European Case Law Identifier: ECLI:AT:OGH0002:2014:0100NC00028.14W.1204.000
Spruch:
Der Ordinationsantrag wird abgewiesen.
Text
Begründung
Das klagende Unternehmen mit Sitz in Österreich begehrt gegenüber der in Hongkong ansässigen beklagten Partei die Feststellung, dass zwischen den Parteien weder ein Data Transfer Agreement noch ein Collaboration Agreement abgeschlossen worden sei oder diese wirksam zustande gekommen seien. In eventu begehrte die klagende Partei die Feststellung, dass zwischen den Parteien kein Vertrag über die Weitergabe und Nutzung von Rechten, Lizenzen, Daten, Know‑How, technischen Informationen und Unterlagen betreffend mikroverkapseltem Clomazone sowie über eine Zusammenarbeit hinsichtlich der Entwicklung und Produktion von mikroverkapseltem Clomazone mit belastenden Bestimmungen, wie insbesondere der Untersagung der Weitergabe der bekannten Informationen an Dritte, wirksam abgeschlossen worden sei oder bestehe, sodass der Beklagten keine wie auch immer gearteten Rechte gegenüber der Klägerin zustünden. Die Klägerin brachte dazu im Wesentlichen vor, sie habe sich mit der Beklagten in Verhandlungen über die Möglichkeit einer Datenzugangserlaubnis befunden. Diese Verhandlungen seien weit gediehen, es sei jedoch zu keinem schriftlichen Vertragsabschluss gekommen, da die Klägerin das ihr von der Beklagten übersandte schriftliche Vertragsanbot nicht unterfertigt habe. Auch ein Collaboration Agreement sei nie geschlossen worden. Tatsächlich berühme sich jedoch die Beklagte, Rechte aus diesen beiden nicht zustande gekommenen Vereinbarungen gegenüber der Klägerin zu haben. Die Klägerin stützte die Zuständigkeit des von ihr angerufenen Landesgerichts Wr. Neustadt als Handelsgericht auf § 88 Abs 1 und 2 JN.

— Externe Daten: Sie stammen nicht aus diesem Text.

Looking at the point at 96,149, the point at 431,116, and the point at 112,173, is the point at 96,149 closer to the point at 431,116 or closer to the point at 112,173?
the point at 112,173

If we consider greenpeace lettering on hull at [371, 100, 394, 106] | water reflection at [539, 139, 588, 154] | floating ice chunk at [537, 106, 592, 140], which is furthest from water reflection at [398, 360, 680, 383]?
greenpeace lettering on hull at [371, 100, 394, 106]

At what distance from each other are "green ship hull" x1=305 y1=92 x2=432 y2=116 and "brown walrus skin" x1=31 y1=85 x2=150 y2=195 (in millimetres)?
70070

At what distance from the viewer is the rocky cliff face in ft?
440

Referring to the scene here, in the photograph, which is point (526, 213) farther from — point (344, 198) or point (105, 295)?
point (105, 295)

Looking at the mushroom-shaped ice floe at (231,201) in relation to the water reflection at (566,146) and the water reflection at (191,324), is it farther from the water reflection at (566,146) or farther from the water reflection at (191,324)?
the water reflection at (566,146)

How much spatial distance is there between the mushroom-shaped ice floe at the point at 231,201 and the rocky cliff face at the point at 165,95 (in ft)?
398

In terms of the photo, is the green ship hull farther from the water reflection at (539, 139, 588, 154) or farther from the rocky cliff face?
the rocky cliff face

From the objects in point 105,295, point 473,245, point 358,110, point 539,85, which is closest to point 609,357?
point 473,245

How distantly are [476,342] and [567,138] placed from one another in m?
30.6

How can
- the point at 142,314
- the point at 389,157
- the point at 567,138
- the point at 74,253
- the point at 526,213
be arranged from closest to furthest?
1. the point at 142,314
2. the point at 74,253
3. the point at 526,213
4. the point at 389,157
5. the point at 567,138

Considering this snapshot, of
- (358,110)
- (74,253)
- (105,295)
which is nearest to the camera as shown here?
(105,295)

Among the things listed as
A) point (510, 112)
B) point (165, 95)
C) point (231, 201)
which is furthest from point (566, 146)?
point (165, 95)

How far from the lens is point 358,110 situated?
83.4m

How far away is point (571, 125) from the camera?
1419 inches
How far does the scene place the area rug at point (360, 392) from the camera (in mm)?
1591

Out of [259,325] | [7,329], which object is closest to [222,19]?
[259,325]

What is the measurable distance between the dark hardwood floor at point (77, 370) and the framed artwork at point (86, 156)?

Für den Fall der örtlichen Unzuständigkeit des angerufenen Gerichts beantragte die Klägerin gemäß § 28 JN die Bestimmung des Landesgerichts Wr. Neustadt als Handelsgericht als für den gegenständlichen Rechtsstreit örtlich zuständiges Gericht. Sie begründete ihren Ordinationsantrag damit, dass die Rechtssache eine ausreichende inländische Zuständigkeit aufweise und die Rechtsverfolgung im Ausland unzumutbar wäre. Das von § 28 Abs 1 Z 2 JN geforderte Naheverhältnis der Klägerin zum Inland ergebe sich aus dem inländischen Unternehmenssitz der Klägerin. Die Unzumutbarkeit der Rechtsverfolgung im Ausland ergebe sich daraus, dass eine ausländische Entscheidung in Österreich nicht anerkannt und vollstreckt werden würde, eine dringende Entscheidung nicht erreicht werden könne und eine Prozessführung im Ausland äußerst kostspielig wäre.
Das Erstgericht wies die Klage wegen Fehlens eines inländischen Gerichtsstands und somit der österreichischen internationalen Zuständigkeit rechtskräftig zurück und legte daraufhin den Akt dem Obersten Gerichtshof zur Entscheidung über den hilfsweise gestellten Ordinationsantrag vor.
Rechtliche Beurteilung
Der Ordinationsantrag ist nicht berechtigt.
1. Die begehrte Ordination nach § 28 Abs 1 Z 2 JN setzt voraus, dass der Kläger österreichischer Staatsbürger ist oder seinen Wohnsitz, gewöhnlichen Aufenthalt oder Sitz im Inland hat und im Einzelfall die Rechtsverfolgung im Ausland nicht möglich oder unzumutbar wäre. Gemäß § 28 Abs 4 zweiter Satz JN hat der Kläger in streitigen bürgerlichen Rechtssachen das Vorliegen der Voraussetzungen nach Abs 1 Z 2 oder 3 zu behaupten und zu bescheinigen.
2. § 28 Abs 1 Z 2 JN soll die Fälle abdecken, in denen trotz Fehlens eines Gerichtsstands im Inland ein Bedürfnis nach Gewährung inländischen Rechtsschutzes vorhanden ist, weil ein Naheverhältnis zum Inland besteht und im Einzelfall keine effektive Klagemöglichkeit im Ausland gegeben ist (vgl Garber in Fasching/Konecny 3 I § 28 JN Rz 54; 7 Nc 21/10p ua).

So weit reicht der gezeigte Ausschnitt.